#### Exercise data:

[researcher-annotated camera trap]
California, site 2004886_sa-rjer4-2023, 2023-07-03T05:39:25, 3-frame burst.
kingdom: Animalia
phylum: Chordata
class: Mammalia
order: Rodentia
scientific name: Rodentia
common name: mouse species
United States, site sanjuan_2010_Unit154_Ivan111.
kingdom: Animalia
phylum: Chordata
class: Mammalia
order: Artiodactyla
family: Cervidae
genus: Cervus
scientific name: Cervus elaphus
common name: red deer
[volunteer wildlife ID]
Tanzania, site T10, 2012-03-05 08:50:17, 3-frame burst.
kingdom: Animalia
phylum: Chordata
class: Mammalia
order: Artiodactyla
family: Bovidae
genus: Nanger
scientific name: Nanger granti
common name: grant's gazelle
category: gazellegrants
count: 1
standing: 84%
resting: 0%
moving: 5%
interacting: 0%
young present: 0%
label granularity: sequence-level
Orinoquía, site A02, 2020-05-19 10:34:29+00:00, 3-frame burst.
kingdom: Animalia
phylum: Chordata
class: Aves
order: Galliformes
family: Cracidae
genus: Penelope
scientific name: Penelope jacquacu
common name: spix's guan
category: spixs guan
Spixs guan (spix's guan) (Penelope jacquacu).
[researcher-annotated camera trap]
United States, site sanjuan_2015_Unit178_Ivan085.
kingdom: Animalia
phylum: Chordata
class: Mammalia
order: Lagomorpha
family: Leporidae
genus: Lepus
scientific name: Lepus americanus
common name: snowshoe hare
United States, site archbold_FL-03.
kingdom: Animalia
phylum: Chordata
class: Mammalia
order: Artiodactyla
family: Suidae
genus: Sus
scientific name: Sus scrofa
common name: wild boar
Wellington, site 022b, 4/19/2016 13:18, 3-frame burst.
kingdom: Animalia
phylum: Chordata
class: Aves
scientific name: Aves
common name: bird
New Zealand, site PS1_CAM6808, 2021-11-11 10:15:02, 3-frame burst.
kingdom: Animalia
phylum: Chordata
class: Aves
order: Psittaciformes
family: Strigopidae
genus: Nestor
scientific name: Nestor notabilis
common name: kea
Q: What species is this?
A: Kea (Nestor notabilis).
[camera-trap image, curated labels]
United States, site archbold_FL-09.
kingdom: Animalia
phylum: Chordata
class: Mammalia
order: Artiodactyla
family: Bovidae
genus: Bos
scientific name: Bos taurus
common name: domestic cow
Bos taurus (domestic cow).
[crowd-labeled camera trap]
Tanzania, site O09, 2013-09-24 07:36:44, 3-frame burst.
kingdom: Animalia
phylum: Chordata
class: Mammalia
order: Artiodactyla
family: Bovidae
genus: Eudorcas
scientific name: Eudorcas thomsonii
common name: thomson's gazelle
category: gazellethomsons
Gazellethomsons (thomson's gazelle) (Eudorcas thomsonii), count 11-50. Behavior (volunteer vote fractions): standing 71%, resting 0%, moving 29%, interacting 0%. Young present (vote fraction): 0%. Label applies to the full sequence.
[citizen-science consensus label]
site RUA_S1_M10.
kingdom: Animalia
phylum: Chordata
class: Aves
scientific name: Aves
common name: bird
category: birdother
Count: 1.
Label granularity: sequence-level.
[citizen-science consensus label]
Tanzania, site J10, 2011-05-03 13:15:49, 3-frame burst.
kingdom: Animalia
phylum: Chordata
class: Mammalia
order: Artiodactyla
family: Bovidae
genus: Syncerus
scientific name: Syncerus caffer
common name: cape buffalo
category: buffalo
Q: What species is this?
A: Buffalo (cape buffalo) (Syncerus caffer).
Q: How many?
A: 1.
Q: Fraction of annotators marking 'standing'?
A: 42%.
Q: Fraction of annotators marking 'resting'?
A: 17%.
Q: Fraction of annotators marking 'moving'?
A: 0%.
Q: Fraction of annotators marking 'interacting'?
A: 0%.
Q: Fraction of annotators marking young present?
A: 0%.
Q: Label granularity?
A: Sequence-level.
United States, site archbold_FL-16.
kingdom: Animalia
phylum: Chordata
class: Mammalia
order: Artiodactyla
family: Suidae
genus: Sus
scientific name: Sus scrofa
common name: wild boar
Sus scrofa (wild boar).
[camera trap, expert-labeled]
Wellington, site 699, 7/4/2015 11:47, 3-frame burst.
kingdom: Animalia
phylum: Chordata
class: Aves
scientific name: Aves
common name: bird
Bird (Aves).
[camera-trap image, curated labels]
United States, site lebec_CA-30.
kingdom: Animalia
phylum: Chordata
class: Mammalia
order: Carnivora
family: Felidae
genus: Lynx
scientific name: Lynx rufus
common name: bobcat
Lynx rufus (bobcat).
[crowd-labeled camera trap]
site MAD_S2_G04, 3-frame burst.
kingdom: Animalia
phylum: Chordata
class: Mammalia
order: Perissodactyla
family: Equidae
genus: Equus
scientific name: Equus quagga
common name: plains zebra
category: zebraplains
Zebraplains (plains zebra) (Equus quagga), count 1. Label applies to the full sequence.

#### Task goal:
Look through the data above and return exactly the lines from the one that contains "order: Psittaciformes" to the one that contains "common name: thomson's gazelle", inclusive, with nothing else.

#### Answer:
order: Psittaciformes
family: Strigopidae
genus: Nestor
scientific name: Nestor notabilis
common name: kea
Q: What species is this?
A: Kea (Nestor notabilis).
[camera-trap image, curated labels]
United States, site archbold_FL-09.
kingdom: Animalia
phylum: Chordata
class: Mammalia
order: Artiodactyla
family: Bovidae
genus: Bos
scientific name: Bos taurus
common name: domestic cow
Bos taurus (domestic cow).
[crowd-labeled camera trap]
Tanzania, site O09, 2013-09-24 07:36:44, 3-frame burst.
kingdom: Animalia
phylum: Chordata
class: Mammalia
order: Artiodactyla
family: Bovidae
genus: Eudorcas
scientific name: Eudorcas thomsonii
common name: thomson's gazelle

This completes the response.